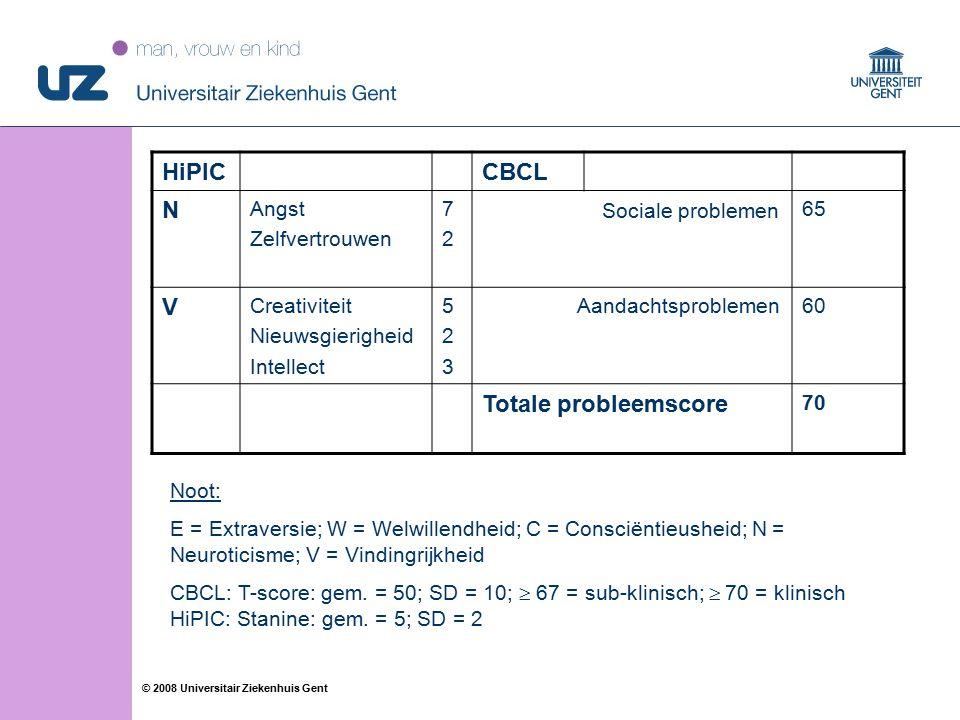 64 © 2008 Universitair Ziekenhuis Gent HiPICCBCL N Angst Zelfvertrouwen 7272 Sociale problemen 65 V Creativiteit Nieuwsgierigheid Intellect 523523 Aandachtsproblemen60 Totale probleemscore 70 Noot: E = Extraversie; W = Welwillendheid; C = Consciëntieusheid; N = Neuroticisme; V = Vindingrijkheid CBCL: T-score: gem.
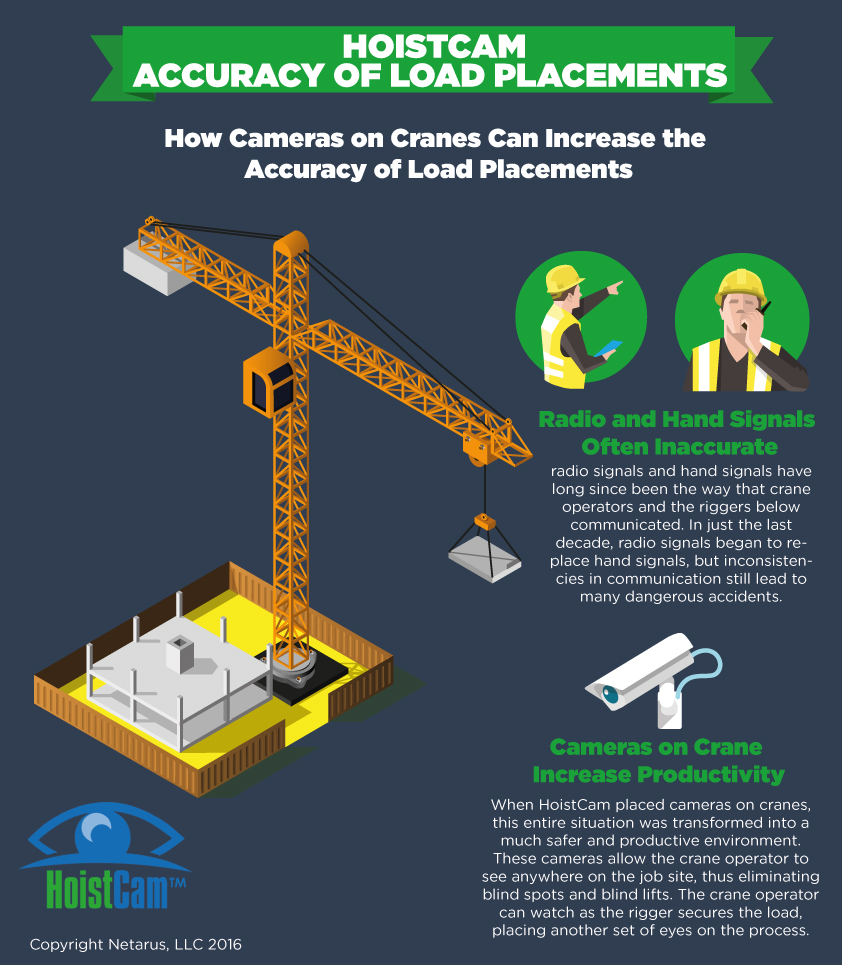 How Cameras On Cranes Can Increase The Accuracy Of Load Diagram All Cases There Is An Overhead Gantry Crane Info Graphic Increases Placement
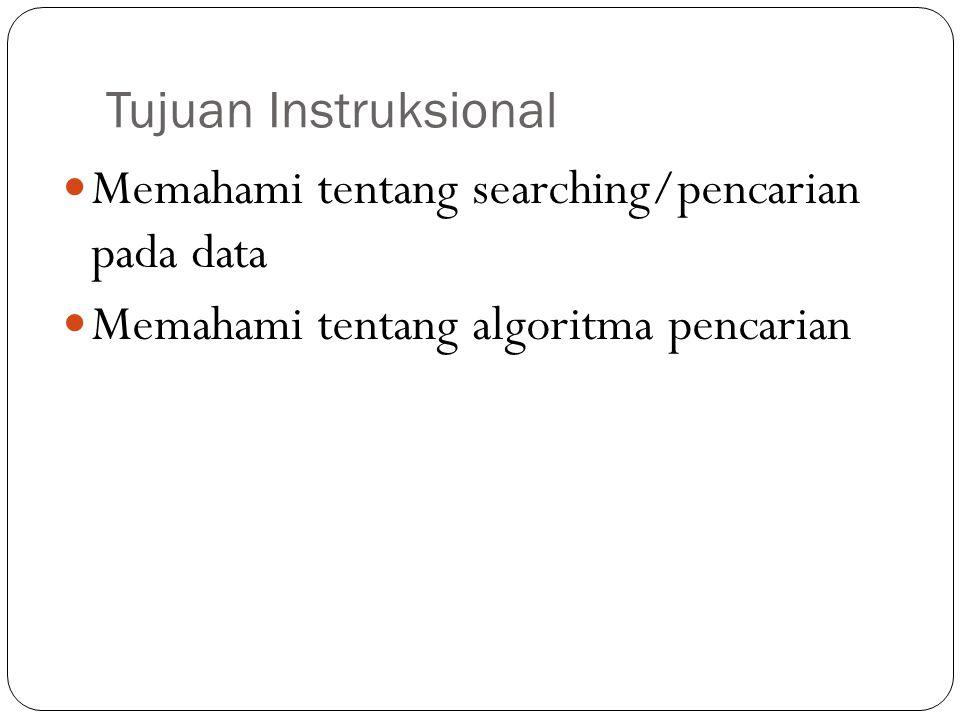 Tujuan Instruksional Memahami tentang searching/pencarian pada data.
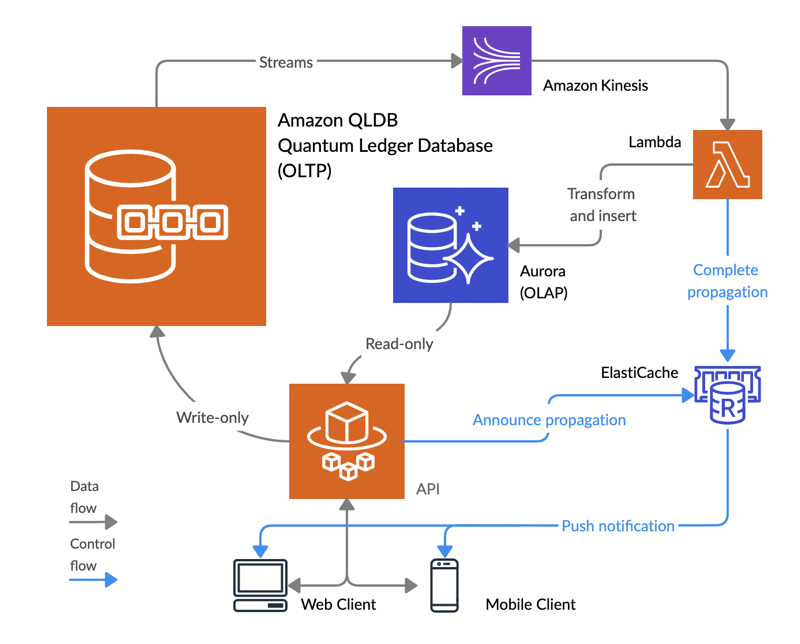 Medisci Architecture Diagram of platform that leverages amazon qldb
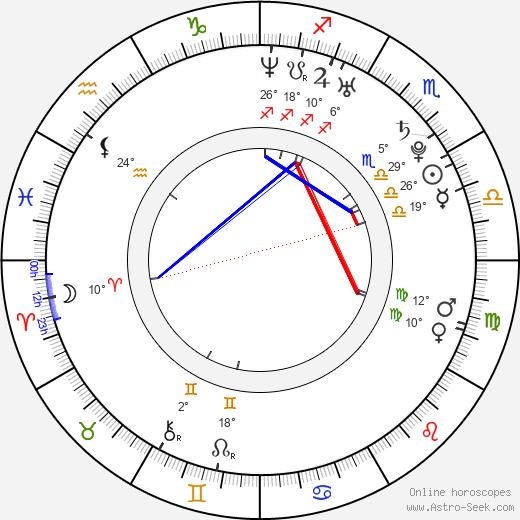 Alona Tal birth chart, biography, wikipedia 2019, 2020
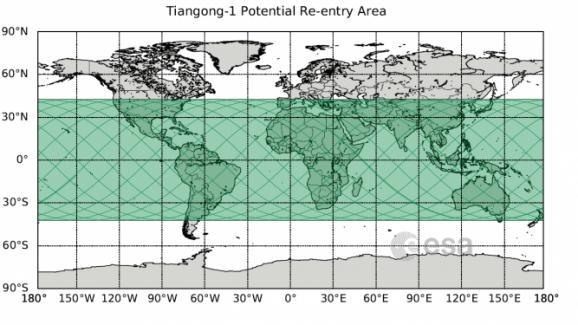 Le satellite chinois Tiangong-1va faire son entrée dans l\'atmosphère terrestre entre le 43e parallèle nord et le 43e parallèle sud, selon les calculs de l\'Agence spatiale européenne (ESA).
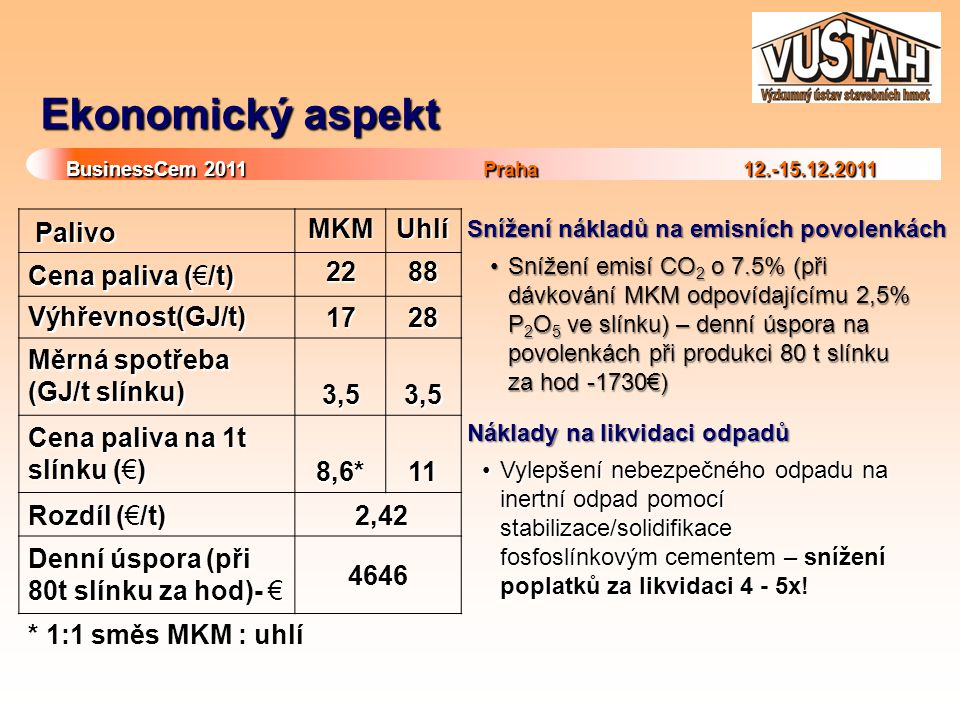 Ekonomický aspekt Palivo MKM Uhlí Cena paliva (€/t) 22 88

→ **WHAT YOU NEED TO DO**
Reproduce exactly the lines that run from the line holding "How Cameras On" through the final line of the entries, and omit every picture.

→ **RESPONSE TO THE TASK**
 How Cameras On Cranes Can Increase The Accuracy Of Load Diagram All Cases There Is An Overhead Gantry Crane Info Graphic Increases Placement
 Tujuan Instruksional Memahami tentang searching/pencarian pada data.
 Medisci Architecture Diagram of platform that leverages amazon qldb
 Alona Tal birth chart, biography, wikipedia 2019, 2020
 Le satellite chinois Tiangong-1va faire son entrée dans l\'atmosphère terrestre entre le 43e parallèle nord et le 43e parallèle sud, selon les calculs de l\'Agence spatiale européenne (ESA).
 Ekonomický aspekt Palivo MKM Uhlí Cena paliva (€/t) 22 88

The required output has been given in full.